Mulheres sorridentes e afáveis.
- Mas, havia
uma senhora, com um ar determinado, de quem não cruza os braços. Os seus olhos
encovados e quase pretos pareciam dizer a Linda:
- Eu sei o
que se passa. Ninguém vai vir para nós. Resta-nos lutar para sobreviver.
Olhando à
sua volta Linda viu condições desunamas, viu casas construídas de repente,
tortas e cheias de falhas por entre as folhas de bambu.
- Se chove
nem quero imaginar o que passam.
Casas que
não protegem esta gente de nada, nem da chuva, nem do sol. Pedaços de madeira e
de troncos juntos a parecer um casa. Se o lobo sopra leva a casa e a gente.
Uma
casa-de-banho comum, sem escoamento.
- Esta
casa-de-banho serve para dois anos – disse um responsável por ajudar estas
pessoas.
Água não há.
Há que pegar nuns baldes e caminhar até ao rio, e até essa está envenenada. Mas
tem que servir para tomar banho e cozinhar.
Deixaram
esta gente à beira da estrada e de doenças. Deixaram as suas crianças à beira
do nada.
Linda
recorda duas meninas, com os seus 10 ou 12 anos.
- Tão
bonitas. O que quer dizer que às tantas o futuro delas é serem vendidas para
pagar as dívidas dos pais.
Linda George
recordou um documentário que viu sobre a venda de mulheres no Cambodja. Não era
novidade o seu pensamento, mas ouvir em voz alta e em directo é, sem dúvida, um
choque.
- Esta gente
não tem dinheiro, então endividam aos agiotas para poder construir uma casa. Se
não pagam, a dívida vai crescendo. Um cartão de crédiot sim fim à vista. Quando
não há forma de pagar, apostam-se vidas de crianças.
Aquelas
meninas, vão provavelmente, acabar nas redes de cerveja e muito karaoke. Em
bares na grande cidade, a fazerem render o corpo.
Uma vida que
lhes é imposta e nem sabem porquê.
- Lembro-me
também do meu colega me fazer reparar no braço direito de um menino. Todo
queimado, ainda com tons de carne viva.
- O que é
que lhe aconteceu?
- Queimou-se
num braço com água a ferver. Aqui não há assistência médica, foi o que poderam
fazer por ele.
Marcas
físicas de maus tratos, que ninguém lhes explica. Abandonados e desprezados.

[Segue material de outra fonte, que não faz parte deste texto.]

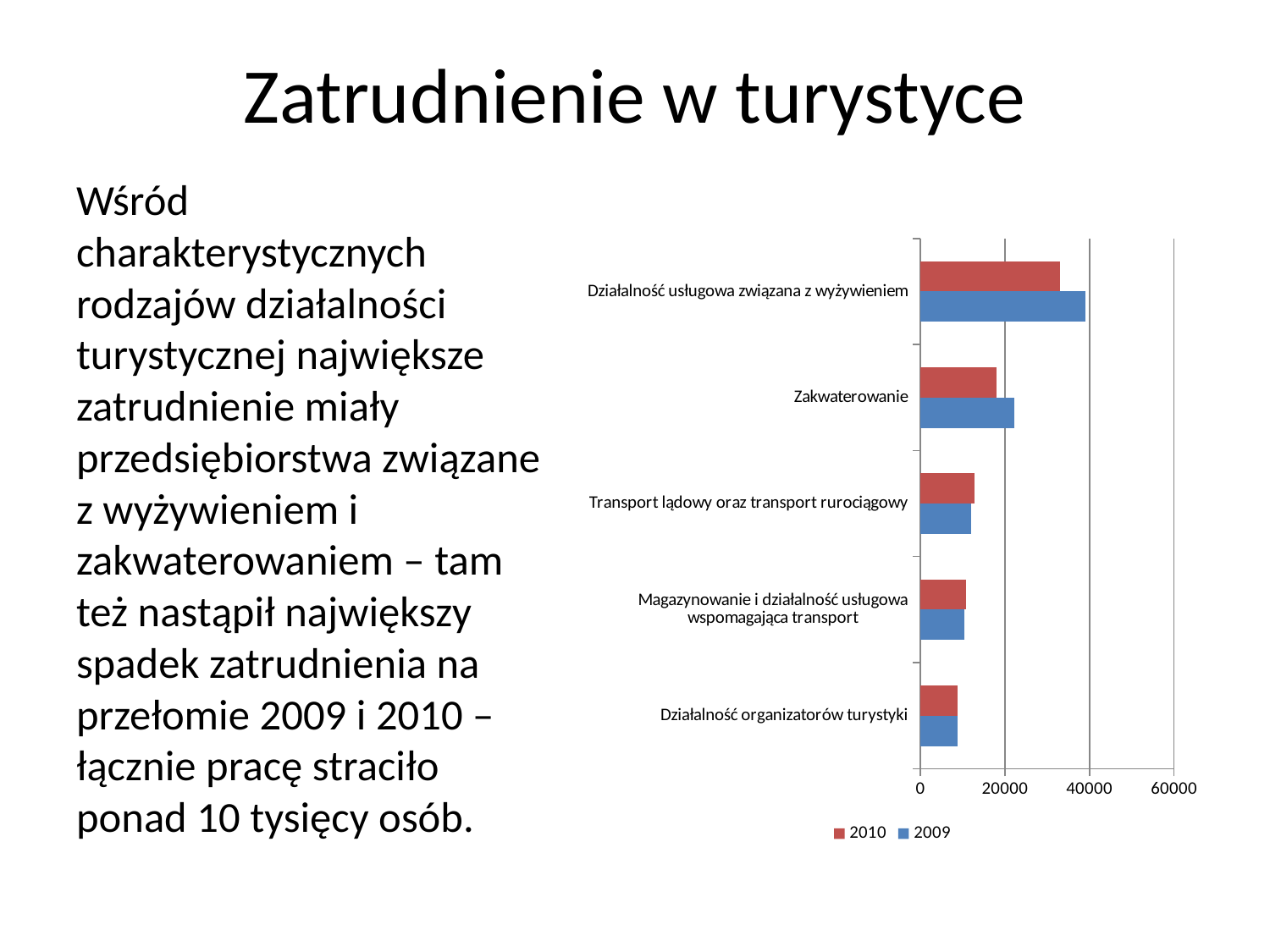
How many categories are shown on the chart? 5 Which category has the highest value for 2010? Działalność usługowa związana z wyżywieniem Which category has the lowest value for 2009? Działalność organizatorów turystyki What kind of chart is shown on the slide? bar chart Is the 2009 value for Zakwaterowanie greater or less than 40000? less Is the 2009 value for Działalność usługowa związana z wyżywieniem greater or less than 20000? greater Which category has the highest value for 2009? Działalność usługowa związana z wyżywieniem For Działalność usługowa związana z wyżywieniem, which year has the larger value, 2009 or 2010? 2009 Which colour represents the 2010 series in the legend? red For Zakwaterowanie, which year has the larger value, 2009 or 2010? 2009 How many series does the legend list? 2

Traumas psicológicos, que ninguém vai apagar. A espera por uma mão solidária,
que já está mais que atrasada e que não se sabe se chega.
Numa das
improvisadas casas estava um grupo de meninas à volta de um caderno, a fazerem
contas de multiplicar. Melhores que muitos meninos ajudados por modernas
calculadoras. Infelizmente, são contas
de subtrair que regra a vida.
Sete anos de
uma decadência de vida.
Ao voltar
Linda olhou o pôr do sol. Um céu que nunca antes tinha visto, amarelo intenso,
envergonhado por entre as nuvens. Havia uma luz laranja ao fundo, de repente o
céu coloriu-se de violeta. Uma paisagem incrível, que pouco consegue descrever
em palavras.
- Só visto.
Nunca vi um céu daquela cor. O céu nesta terra é qualquer coisa de mágico.
Um dia
explicaram-lhe que o céu nesta parte do globo gera cores surpreendentes. Um sol
brilhante e quente, que de repente é invadido por chuvas torrenciais, cria na
atmosfera uma pressão de temperatura e de cristais de água que se mostra em tons
de cores, que faz corar um delicado arco-íris.
Um país
tropical abençoado por Deus, amaldiçoado pelo Homem.